Alex Kanevsky
VISITATIONS
April 3 - May 24, 2008
Opening Reception: Thursday, April 3, 5:30-7:30 PM
Kanevsky depends on fresh perception, which is what Zen Buddhists call “beginners mind.” This is difficult to sustain over for a long period. However, after awhile you are not a beginner. Therefore, Kanevsky works fast, trying to hit the right note every time. Kanevsky says of his process, “…I constantly fail. But I keep coming back to a painting. It accumulates layers, each one – more or less a complete painting. Complete but failed. The layers are sort of like Swiss cheese – they have holes through which in right places you can see the previous layers. Eventually, there are enough ‘good holes’…And then I have a painting that has enough intensity in every passage to satisfy me. Then it is done.”

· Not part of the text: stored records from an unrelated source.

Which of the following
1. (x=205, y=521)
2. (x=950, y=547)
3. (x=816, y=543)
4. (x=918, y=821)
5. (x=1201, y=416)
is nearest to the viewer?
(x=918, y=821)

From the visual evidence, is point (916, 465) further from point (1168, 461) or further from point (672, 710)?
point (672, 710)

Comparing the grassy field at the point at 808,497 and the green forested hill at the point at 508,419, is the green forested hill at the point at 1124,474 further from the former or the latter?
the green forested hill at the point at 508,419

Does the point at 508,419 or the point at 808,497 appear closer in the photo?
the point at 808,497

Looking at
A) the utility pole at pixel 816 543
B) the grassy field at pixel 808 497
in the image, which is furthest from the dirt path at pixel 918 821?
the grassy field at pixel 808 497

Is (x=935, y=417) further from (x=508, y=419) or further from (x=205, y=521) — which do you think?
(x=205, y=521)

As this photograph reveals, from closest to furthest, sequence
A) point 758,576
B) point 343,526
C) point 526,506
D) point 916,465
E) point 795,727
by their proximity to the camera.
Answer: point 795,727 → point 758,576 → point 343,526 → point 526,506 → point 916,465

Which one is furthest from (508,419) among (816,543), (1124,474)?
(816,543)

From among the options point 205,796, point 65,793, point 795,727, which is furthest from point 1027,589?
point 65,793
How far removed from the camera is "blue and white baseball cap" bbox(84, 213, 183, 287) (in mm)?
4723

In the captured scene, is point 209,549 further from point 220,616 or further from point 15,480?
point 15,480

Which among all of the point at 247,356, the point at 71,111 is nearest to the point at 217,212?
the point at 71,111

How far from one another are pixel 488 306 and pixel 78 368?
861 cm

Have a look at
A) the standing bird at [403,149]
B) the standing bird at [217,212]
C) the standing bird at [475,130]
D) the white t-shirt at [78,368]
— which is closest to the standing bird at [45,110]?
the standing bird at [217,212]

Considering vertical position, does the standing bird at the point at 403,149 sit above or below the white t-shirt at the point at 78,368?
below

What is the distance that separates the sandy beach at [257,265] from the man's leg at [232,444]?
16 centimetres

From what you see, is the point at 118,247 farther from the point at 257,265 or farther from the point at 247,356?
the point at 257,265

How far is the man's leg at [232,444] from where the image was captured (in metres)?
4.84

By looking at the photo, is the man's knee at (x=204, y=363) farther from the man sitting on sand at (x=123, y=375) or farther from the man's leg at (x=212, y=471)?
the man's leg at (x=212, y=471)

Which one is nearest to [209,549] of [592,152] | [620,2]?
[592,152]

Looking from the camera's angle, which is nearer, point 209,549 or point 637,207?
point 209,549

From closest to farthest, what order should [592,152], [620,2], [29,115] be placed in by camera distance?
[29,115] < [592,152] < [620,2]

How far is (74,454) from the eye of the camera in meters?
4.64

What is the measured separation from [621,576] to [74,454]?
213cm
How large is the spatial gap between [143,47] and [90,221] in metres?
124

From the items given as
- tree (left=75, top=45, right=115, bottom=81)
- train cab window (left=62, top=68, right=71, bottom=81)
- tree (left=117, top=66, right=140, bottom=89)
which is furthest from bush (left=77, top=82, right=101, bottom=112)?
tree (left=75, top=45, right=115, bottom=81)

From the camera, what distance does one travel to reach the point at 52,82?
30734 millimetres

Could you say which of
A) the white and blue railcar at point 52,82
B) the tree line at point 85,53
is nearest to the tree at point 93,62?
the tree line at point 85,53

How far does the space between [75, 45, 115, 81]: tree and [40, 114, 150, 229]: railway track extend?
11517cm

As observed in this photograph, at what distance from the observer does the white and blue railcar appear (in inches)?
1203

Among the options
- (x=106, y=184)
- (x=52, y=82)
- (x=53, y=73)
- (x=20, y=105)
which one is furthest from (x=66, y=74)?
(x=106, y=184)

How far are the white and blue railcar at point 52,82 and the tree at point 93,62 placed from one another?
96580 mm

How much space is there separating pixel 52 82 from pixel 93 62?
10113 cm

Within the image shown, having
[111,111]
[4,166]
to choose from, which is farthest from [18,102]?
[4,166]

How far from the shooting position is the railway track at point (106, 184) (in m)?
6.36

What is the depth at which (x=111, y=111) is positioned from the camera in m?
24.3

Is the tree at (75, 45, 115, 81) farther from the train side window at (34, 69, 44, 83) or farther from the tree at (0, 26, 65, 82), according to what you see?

Kanevsky’s paintings have a great sense of motion – fast motion. Alex points out that people are never still – we are built for motion. Kanevsky finds his models endlessly fascinating, the way they are built, grow, and shrink over time. He wants to paint them the way they are defined by their motion. Alex says, “A brick is defined by its shape and people are defined by their motion.”
Alex Kanevsky was born in Russia in 1963. He graduated from the Pennsylvania Academy of Fine Arts in 1993. He is the recipient of numerous awards and fellowships, including the 1997 Pew fellowship for painting.